Given these changes, a top priority is reviewing your current estate plan. It’s important not to panic whenever new changes like this happen. For many people, their current estate documents may still work. For those who have not completed their estate plan, this is a great opportunity to do so. Additionally, if you plan to leave retirement assets to a trust, it is important to discuss SECURES’s changes with your estate attorney to make sure the terms of the trust still work with the new law. The goal is to confirm that your assets will continue to be distributed according to your original wishes when you die.
In addition to reviewing your estate plan, determine whether the beneficiaries of your retirement accounts are eligible for the lifetime payout option under SECURE. If your beneficiaries do not meet the new requirements and you wish to limit their future tax burden, consider doing Roth conversions.
A Roth conversion allows an individual to transfer tax-deferred retirement assets from a 401k, 403b, or IRA to a Roth IRA. The amount that is “converted” is taxable to the account owner at the time of the transfer. The goal is to spread these transfers – and the corresponding taxes – over several years. The funds are deposited into the Roth IRA and enjoy tax-free growth. Additionally, Roth IRAs do not have required minimum distributions while the account owner is alive.

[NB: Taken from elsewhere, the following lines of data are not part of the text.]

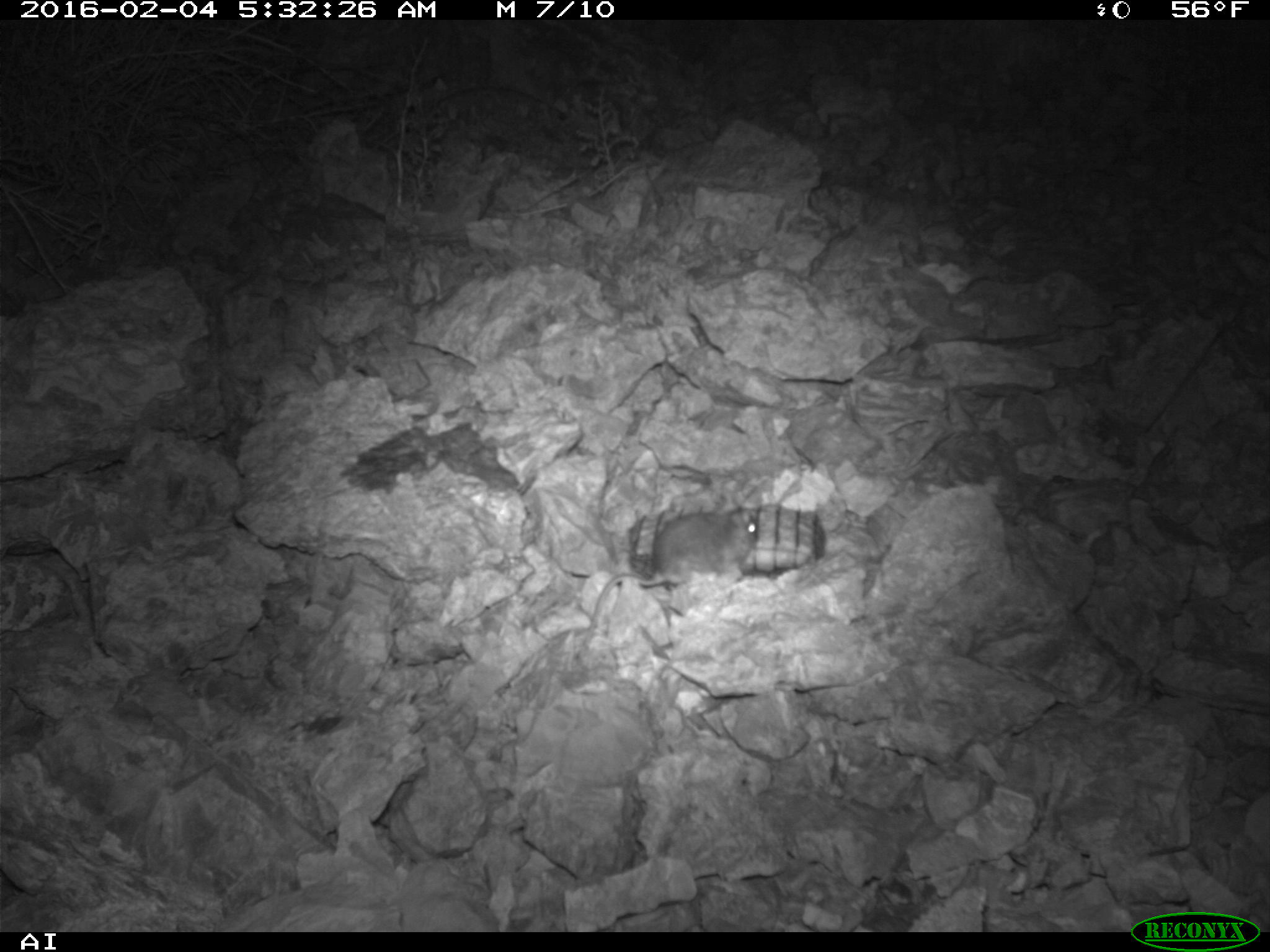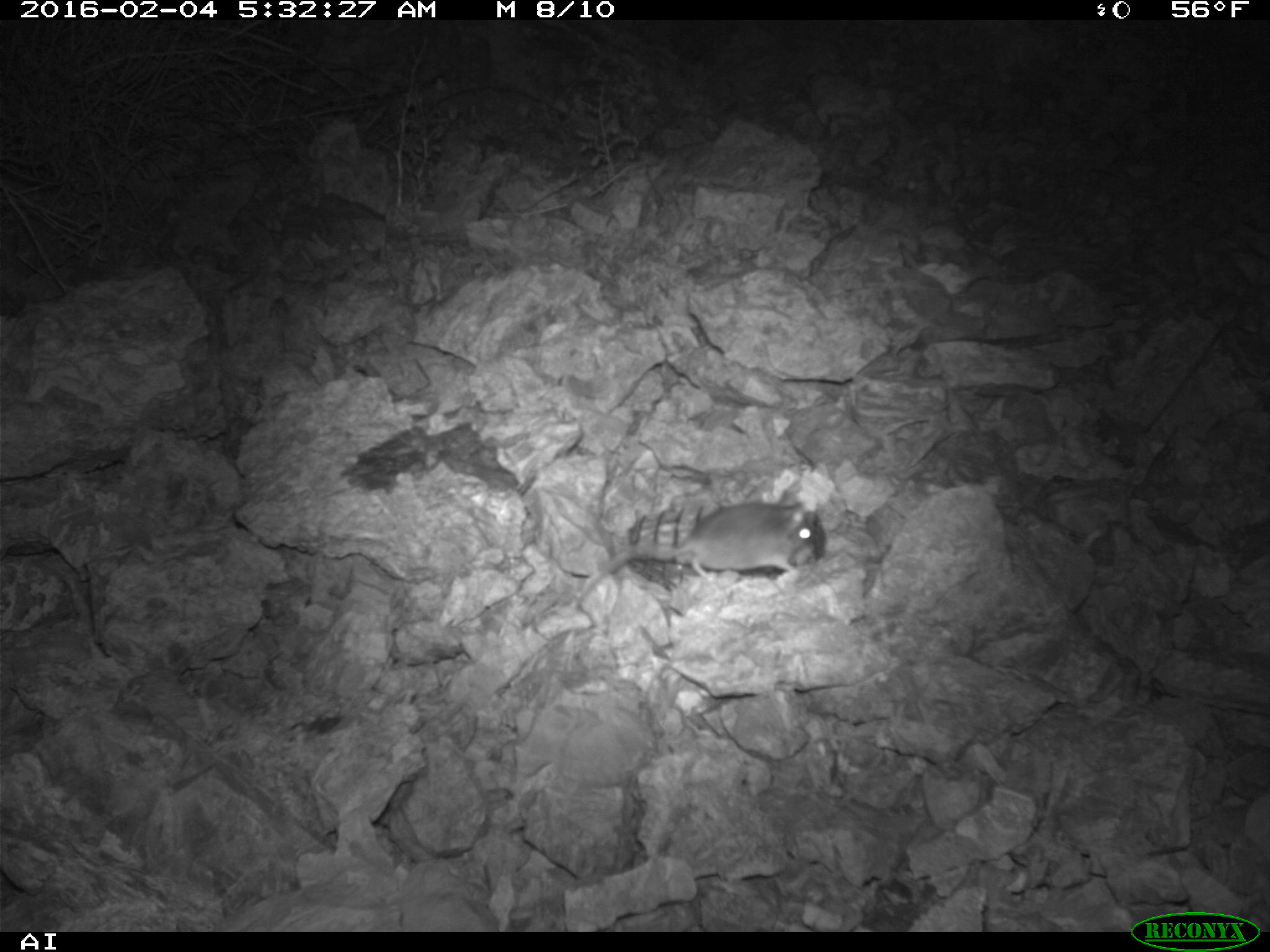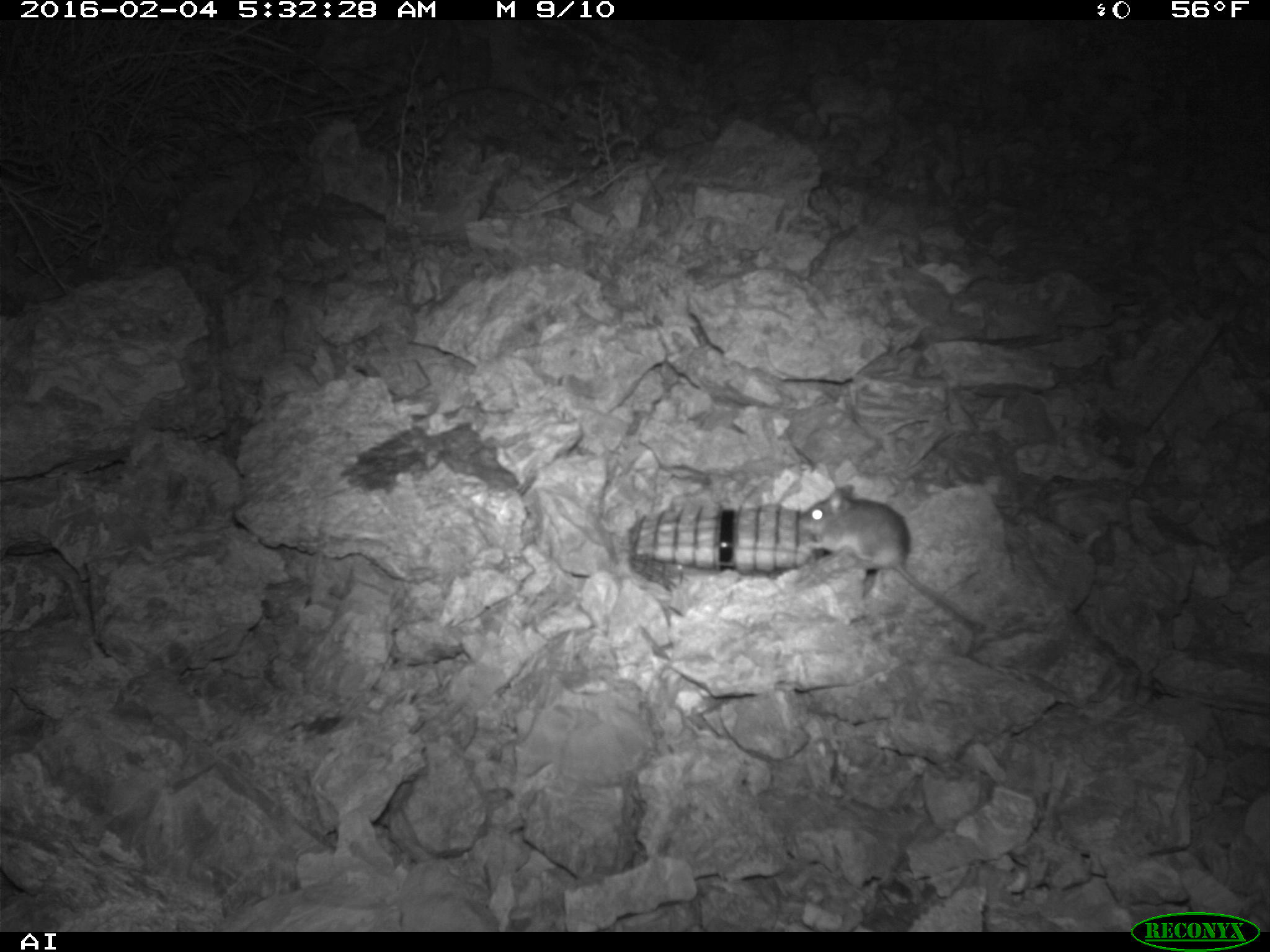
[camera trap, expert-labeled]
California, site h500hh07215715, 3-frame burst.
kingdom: Animalia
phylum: Chordata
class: Mammalia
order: Rodentia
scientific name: Rodentia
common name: rodent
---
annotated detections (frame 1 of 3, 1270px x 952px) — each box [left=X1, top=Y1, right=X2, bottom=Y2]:
rodent: [left=585, top=505, right=758, bottom=642]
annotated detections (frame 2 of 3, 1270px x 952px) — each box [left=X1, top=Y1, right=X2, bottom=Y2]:
rodent: [left=572, top=477, right=816, bottom=605]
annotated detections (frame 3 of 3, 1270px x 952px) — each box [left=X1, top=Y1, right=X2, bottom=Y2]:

When the account owner dies and if his/her beneficiaries do not meet the requirements for the lifetime payout option, these beneficiaries will still be subject to the new 10-year distribution rule. However, all distributions from Roth IRAs are tax-free. As we mentioned earlier, the new rule does not require the beneficiary to take an annual distribution. It only requires that the assets be removed from the Roth IRA within 10 years. Thus, the beneficiary could keep these funds within the Roth IRA and enjoy 10 years of tax-free growth. If they do not need these funds for their day-to-day living, they may consider investing the inherited Roth more aggressively to maximize the potential for long-term growth.
Ultimately, the original account owner has systematically transferred tax-deferred assets to a Roth, which benefits from tax-free growth during their lifetime and for up to 10 years after their death. They have also absorbed the tax burden on behalf of the beneficiaries, who again may be in high tax brackets at the time those assets are inherited.
While the SECURE Act does bring some much-needed changes to retirement planning, it does significantly alter the way certain beneficiaries will inherit retirement assets in the future. It is important to understand these changes and how they may impact your long-term plans. This a prime example of how financial planning is not a “one-and-done” thing. It’s an ongoing process that must adjust to both changes that are within your control and those outside of it.